With our humanitarian mission, how do we share what we’ve learned? We decided the best way is to digitize it. We put those care models into a sharable data system, called “Ask Mayo Expert,” which can be accessed as a subscriber to members of the care network. If you’re a brain surgeon, and I’m a neurologist, and [someone else] is a psychiatrist, how do we share patients with dementia who, let’s just say, need a shunt? What are the key problems when you get the three of us together? We put that into a digitized format so that when it’s searched by an internist, or neurologist or a neurosurgeon – someone who says, “Gee, I’m just neurosurgeon, I wish I had a neurologist to talk to – [he or she] can pull this up and say, “At Mayo, this is how they manage it.”
We have thousands of those scenarios readily accessible on the desktop of physicians and nurses in the health system. Immediately they’re thrown into a [scenario] showing what a team looks like for a specific patient problem. When they do that, they can also see who at Mayo clinic created that knowledge set and how to contact them with additional questions. That has enabled us to keep 80 percent of the patients in [their local hospital], whether it’s in Pikeville, Kentucky, or Santa Barbara, [California], or Hanover, New Hampshire. If that information is not enough, of course, they can call; we’ll do a video consult. Ten or 15 percent of patients ultimately need to go [to Mayo] because of the complexity of their care, but that’s how we share our knowledge.
What pitfalls do you see ahead for patients?
Narrow networks of providers put patients at a big disadvantage. They can’t leave the network unless they pay out of pocket, because these highly complex [conditions] are obviously going to be extraordinarily expensive and not covered by insurance. The American public doesn’t know yet that when they buy [certain kinds of low-cost] insurance products, they will have to cover a lot of the cost themselves when they go outside the network.
Does that have implications for hospitals?
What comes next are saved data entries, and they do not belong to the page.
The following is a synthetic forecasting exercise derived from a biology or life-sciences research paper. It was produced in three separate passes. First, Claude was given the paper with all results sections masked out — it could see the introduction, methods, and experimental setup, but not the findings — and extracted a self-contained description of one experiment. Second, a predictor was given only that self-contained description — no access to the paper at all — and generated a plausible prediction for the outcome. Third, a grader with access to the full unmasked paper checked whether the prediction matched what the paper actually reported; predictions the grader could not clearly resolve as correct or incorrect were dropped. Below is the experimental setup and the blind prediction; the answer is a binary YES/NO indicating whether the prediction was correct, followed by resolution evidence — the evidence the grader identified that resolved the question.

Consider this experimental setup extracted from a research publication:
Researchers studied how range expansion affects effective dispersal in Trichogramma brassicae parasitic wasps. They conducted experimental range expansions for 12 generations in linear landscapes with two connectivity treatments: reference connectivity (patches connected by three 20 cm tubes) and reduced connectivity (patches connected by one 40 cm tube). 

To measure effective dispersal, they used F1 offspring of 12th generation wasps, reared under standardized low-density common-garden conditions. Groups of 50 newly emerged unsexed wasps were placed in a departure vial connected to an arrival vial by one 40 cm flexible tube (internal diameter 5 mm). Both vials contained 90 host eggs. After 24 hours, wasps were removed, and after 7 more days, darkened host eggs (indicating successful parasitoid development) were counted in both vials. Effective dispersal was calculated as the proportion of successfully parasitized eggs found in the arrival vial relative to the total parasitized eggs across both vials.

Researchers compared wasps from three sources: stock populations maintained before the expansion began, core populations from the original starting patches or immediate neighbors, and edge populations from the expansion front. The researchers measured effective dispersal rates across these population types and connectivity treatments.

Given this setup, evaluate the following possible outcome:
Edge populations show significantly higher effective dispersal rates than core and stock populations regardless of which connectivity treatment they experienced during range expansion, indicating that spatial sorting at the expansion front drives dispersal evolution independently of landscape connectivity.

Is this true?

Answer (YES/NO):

Payers are shifting the financial risk for expensive care that’s not reimbursed over to the providers – the payers are trying to “de-risk” themselves. But a hospital system only has a certain amount of money to care for a population. They don’t want a lot of patients leaving their system to go somewhere else for another opinion because they’ll lose control of the expense of caring for that patient. [They keep control by restricting patients] to a narrow network. It sounds good, if you say it fast, from a business standpoint. For patients, especially those with complex care needs, not all systems are sufficiently deep to manage their concerns. [Their doctors and hospitals] may not have seen that kind of problem with the frequency of a center of excellence, which sees them all the time. It can disadvantage that patient quite a bit; one of the centers’ of excellence strategies is to show that, although we may not be in other people’s networks, we can actually save them money because we see this stuff all the time and do [can care for them] safely and efficiently.